What is the number one question your receive most often about Hot Patterns, and what is your answer?
The number one question would be...what styles to choose for a particular body shape. And this is a little complex to give a straight answer to...partly because the person isn't standing in front of you, partly because what you may think is a problem area may not be such a problem, and partly because there's no real formula! I will say, though, that we do have some pattern styles that suit pretty much every body shape and size. If you're stuck, or just a little unsure, choose any of these because they will work for you.

What is the number one figure issue most of your customers seem to work through?
It's not so much a figure issue as a fitting issue, and it's dealing with...pants! From my own experience I know that finding off-the-rack pants that fit well-actually, that even just fit OK-is really really tricky for a lot of women. So we do get lots of emails asking, how do I make this pants pattern fit my body? How do I make this pants style work on my physique? And quite honestly, I'd love to be able to answer all the queries we get in-depth, but until there's another 24 hours in the day that won't happen. But we are working on a Pants-fitting DVD, because then we can go into greater detail, with visuals, than we ever could via emails.

What are your favorite fabrics and why?
I do try not to be a fabric snob but honestly, I really do prefer natural fibers, and living in hot-and-steamy Florida means that most man-made fabrics are a bad choice for me anyway. I love-love-love linen, sheer cottons, drapey knits and good denim, and I have a real thing for cotton sateen and tencel...especially jaquard tencel.

Do you have a favorite color or motif that you favor?

* **REQUIRED TASKS**:
a. Reproduce everything in the Hot Patterns interview from "What is the number one figure" down to "fabrics and why?".
b. According to the Hot Patterns interview, what kind of DVD is being worked on?
c. Write the next part of the Hot Patterns interview, beginning after its final question.
The lines that come next have no connection to the Hot Patterns interview.

* **SOURCE MATERIAL**:

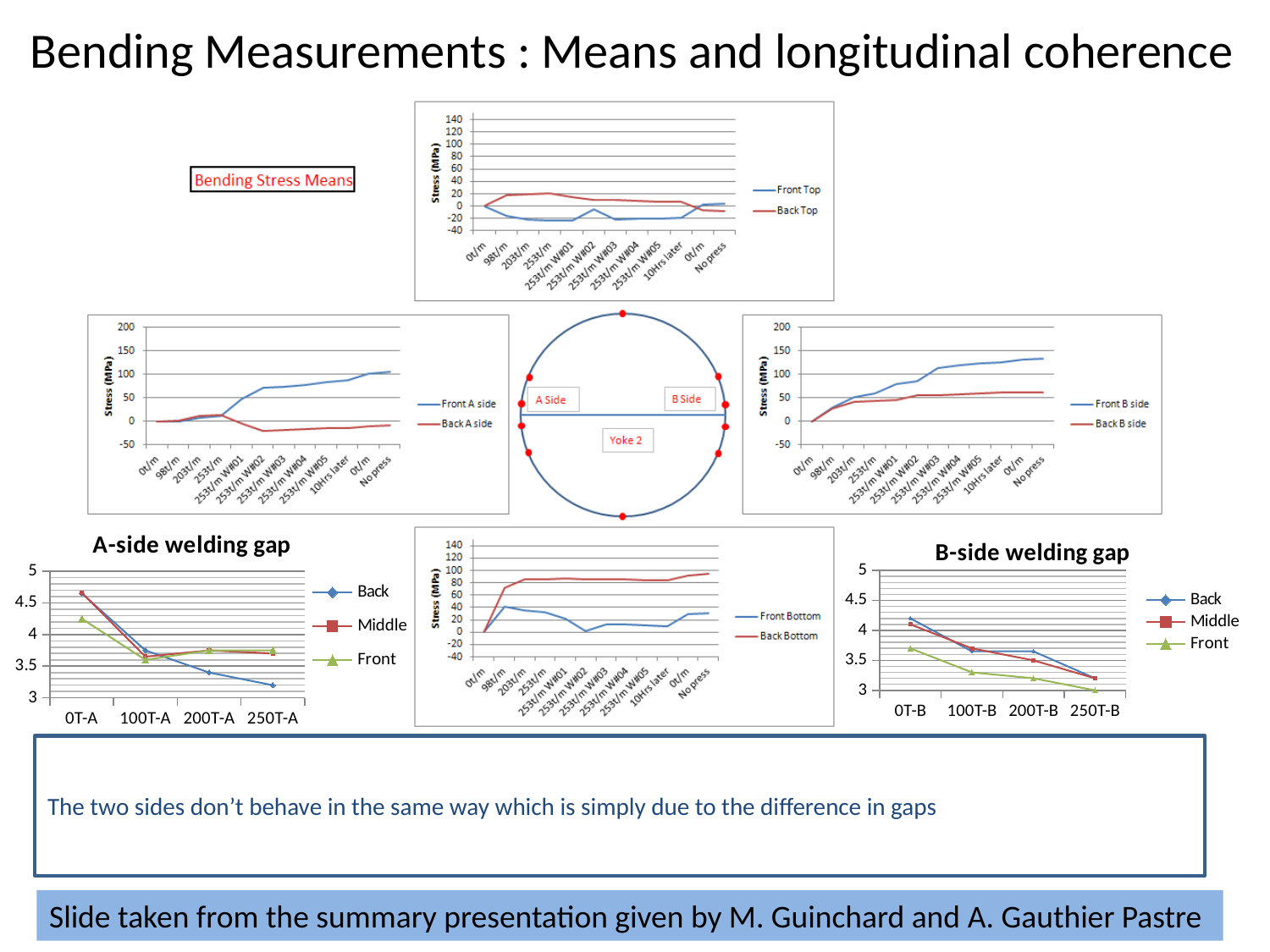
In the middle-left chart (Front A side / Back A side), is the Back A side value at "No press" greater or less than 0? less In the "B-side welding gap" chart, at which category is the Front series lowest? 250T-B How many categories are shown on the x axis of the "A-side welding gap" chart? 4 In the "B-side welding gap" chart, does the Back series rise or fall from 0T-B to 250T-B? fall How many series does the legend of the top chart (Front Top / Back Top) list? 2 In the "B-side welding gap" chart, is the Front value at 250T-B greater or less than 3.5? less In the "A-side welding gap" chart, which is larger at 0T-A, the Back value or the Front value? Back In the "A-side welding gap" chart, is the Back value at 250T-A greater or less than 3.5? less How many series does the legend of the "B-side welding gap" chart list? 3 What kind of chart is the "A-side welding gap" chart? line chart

---

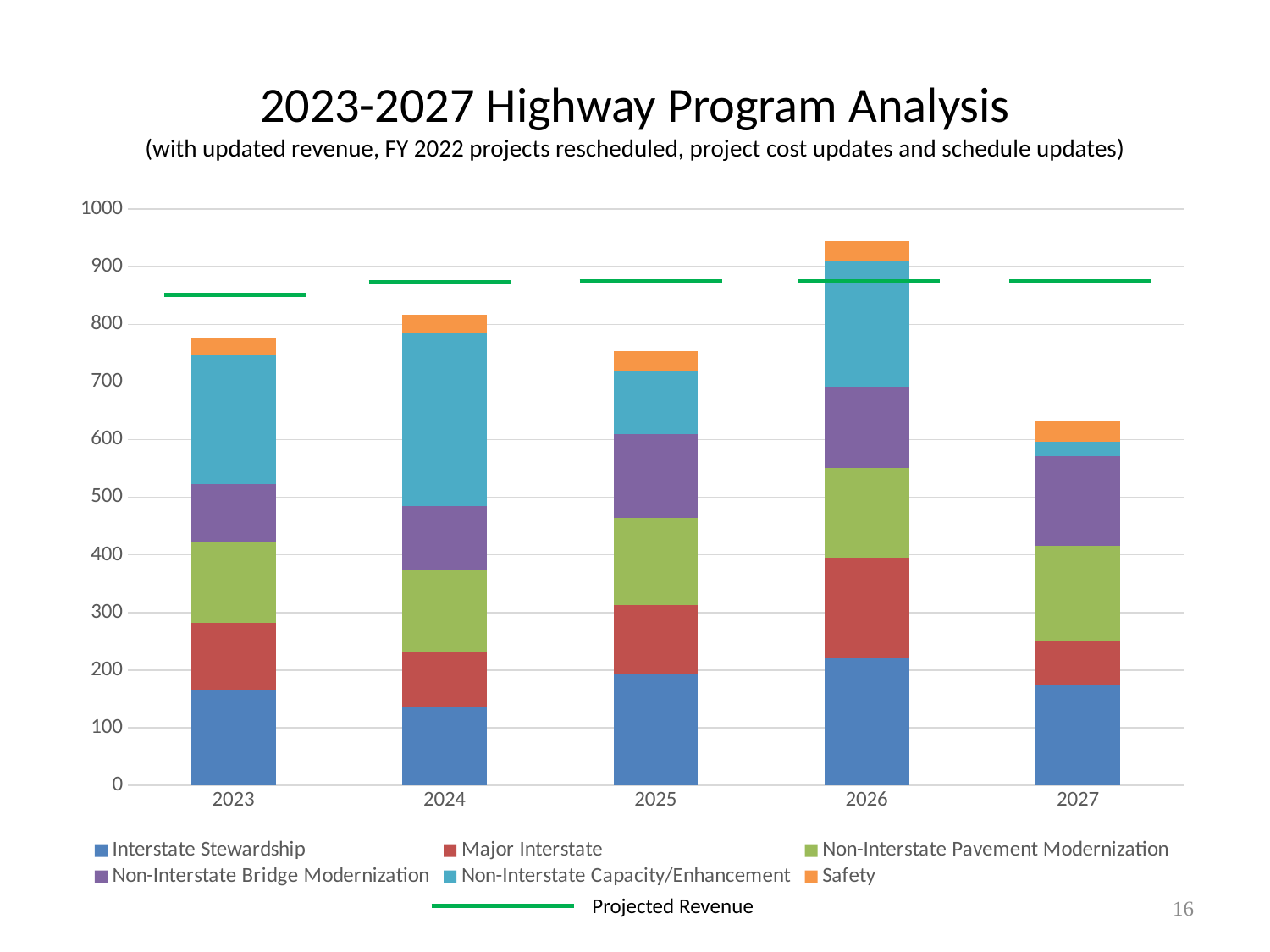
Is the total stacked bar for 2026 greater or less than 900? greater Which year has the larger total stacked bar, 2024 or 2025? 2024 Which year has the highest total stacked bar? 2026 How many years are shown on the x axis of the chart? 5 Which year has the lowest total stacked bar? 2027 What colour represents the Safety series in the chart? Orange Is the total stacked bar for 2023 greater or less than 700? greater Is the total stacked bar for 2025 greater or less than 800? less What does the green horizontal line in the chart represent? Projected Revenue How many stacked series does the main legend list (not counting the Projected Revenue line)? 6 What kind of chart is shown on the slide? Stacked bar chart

* **TASK-BY-TASK RESULTS**:
a.
What is the number one figure issue most of your customers seem to work through?
It's not so much a figure issue as a fitting issue, and it's dealing with...pants! From my own experience I know that finding off-the-rack pants that fit well-actually, that even just fit OK-is really really tricky for a lot of women. So we do get lots of emails asking, how do I make this pants pattern fit my body? How do I make this pants style work on my physique? And quite honestly, I'd love to be able to answer all the queries we get in-depth, but until there's another 24 hours in the day that won't happen. But we are working on a Pants-fitting DVD, because then we can go into greater detail, with visuals, than we ever could via emails.

What are your favorite fabrics and why?

b. A pants-fitting DVD.

c.
Much as I do try to use different colors and palettes, I always seem to end up choosing green...anything clean and yellow-toned like cilantro, chartreuse or leaf. Which is a huge step for me as, being a total child of the 80's and working in fashion for so long, I've always worn black, teamed with black and accessorised with black. My new black, however, is white...more specifically, just off-white. So, green! and white! And anything sparkly, especially silver tones and anything with square sequins.

As for motifs, I do have my favorites...paisley, big splashy roses, toile du joie, Chinese-style dragons...honestly, I have many many favorites, my problem is always editing out what doesn't work for that particular garment!

What's your favorite British phrase (translate for the Yanks if necessary)?
"Blimey!"...which, roughly translated, sort-of, kind-of means 'good grief" or "oh my" or something similar!

Do you have a favorite American phrase or word?
Hmmm, good question! I think what I really find hilarious is the disparity between 'English' English and 'American' English, especially when it comes to clothing terms. I'm juvenile enough to find the terms 'Pants' to be amusing when referring to 'Trousers'...in the UK, 'pants' are underwear, or even a kind of slang insult, like saying, "that restaurant was awful, the
food was total pants".


Now that you know Trudy better, get to know her patterns!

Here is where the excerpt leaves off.